Sonuç olarak: İçimdeki metal hayvanı ile aramızdaki kırgınlığı tamir etmek için bu sabah “ya bi Megadeth vardı, noolldu” dedim, gittim half.ebay’den 2 paraya kullanılmış CD’lerinden aldım. Onlar gelene kadar da kendimi Savatage’ın eski albümlerine, Iron Maiden’a filan verdim. Hayvanımız yatıştı.

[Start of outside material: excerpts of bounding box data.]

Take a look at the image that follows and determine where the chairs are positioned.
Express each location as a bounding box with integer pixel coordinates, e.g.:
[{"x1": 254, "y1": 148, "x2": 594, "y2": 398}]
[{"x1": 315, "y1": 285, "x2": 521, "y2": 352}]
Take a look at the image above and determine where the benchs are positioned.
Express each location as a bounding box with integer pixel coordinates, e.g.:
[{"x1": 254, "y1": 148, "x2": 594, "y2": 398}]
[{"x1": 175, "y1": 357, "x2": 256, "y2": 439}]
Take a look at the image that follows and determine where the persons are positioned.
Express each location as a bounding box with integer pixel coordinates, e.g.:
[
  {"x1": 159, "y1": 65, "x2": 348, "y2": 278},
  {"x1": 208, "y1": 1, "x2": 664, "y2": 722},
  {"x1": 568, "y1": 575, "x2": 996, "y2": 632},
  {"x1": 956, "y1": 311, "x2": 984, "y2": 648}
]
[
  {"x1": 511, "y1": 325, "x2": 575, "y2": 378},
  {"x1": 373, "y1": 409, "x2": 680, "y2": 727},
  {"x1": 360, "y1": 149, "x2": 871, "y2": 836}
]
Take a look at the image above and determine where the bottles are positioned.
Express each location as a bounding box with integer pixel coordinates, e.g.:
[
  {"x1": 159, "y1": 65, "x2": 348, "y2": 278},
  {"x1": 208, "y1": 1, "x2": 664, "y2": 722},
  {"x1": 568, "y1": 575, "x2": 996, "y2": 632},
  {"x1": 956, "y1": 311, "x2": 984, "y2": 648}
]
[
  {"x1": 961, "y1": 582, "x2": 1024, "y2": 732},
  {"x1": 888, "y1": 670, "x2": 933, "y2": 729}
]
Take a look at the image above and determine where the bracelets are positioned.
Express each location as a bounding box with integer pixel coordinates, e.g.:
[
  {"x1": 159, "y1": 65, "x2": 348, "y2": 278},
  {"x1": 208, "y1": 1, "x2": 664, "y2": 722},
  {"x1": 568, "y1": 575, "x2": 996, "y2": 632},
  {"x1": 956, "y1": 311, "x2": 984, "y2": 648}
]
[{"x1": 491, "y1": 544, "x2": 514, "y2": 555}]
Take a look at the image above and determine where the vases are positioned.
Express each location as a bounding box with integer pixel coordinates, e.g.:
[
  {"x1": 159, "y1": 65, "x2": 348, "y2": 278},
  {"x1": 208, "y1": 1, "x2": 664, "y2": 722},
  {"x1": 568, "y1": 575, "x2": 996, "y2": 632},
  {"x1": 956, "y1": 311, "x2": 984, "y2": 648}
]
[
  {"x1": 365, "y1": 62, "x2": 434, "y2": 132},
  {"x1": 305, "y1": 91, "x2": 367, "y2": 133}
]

Savatage’ın sevdiğimiz albümleri:

Dead Winter Dead

Poets and Madmen

TSO’ya şimdilik küstük.
Notlar: Last.FM’den kulak kabartabilirsiniz nasıl müzikmiş bunlar diye merak ediyorsanız.

Bu TSO’nun sayfası.

Bu da Savatage’ın.

  • Share/Bookmark

2 Yorum »

  1. Arman said,

    Aralık 20, 2008 @ 11:43

    O koltuk olayi cok fena maalesef–bir DT konseri tecrubesi. Sanirim o yuzden gruplar Turkiye’ye gelmeyi ve sevincten/coskunluktan birbirini ezen seyirciyi cok seviyorlar :)

  2. nurvenur said,

    Ocak 3, 2009 @ 00:57

    TSO benim sehre de geldi. Gitsem mi acaba olmustum. Youtube’a yuklenen son parcalarinin Chrsitmas temali oldugunu gorup ve Chrsitmas turnesinde olduklarinin haberini alip vazgecmistim. Iyi etmisim diyorum simdi. Yine de isik sovu hos gozukuyor.